EXERCISE REQUIREMENTS.
Convert the entries below into a JSON list of strings with one string per line, leaving out any blank lines.

EXERCISE INPUT.
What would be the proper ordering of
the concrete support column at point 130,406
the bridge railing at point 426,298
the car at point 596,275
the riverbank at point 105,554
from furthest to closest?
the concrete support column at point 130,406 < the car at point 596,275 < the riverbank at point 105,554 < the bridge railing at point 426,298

RESPONSE BELOW.
[
  "What would be the proper ordering of",
  "the concrete support column at point 130,406",
  "the bridge railing at point 426,298",
  "the car at point 596,275",
  "the riverbank at point 105,554",
  "from furthest to closest?",
  "the concrete support column at point 130,406 < the car at point 596,275 < the riverbank at point 105,554 < the bridge railing at point 426,298"
]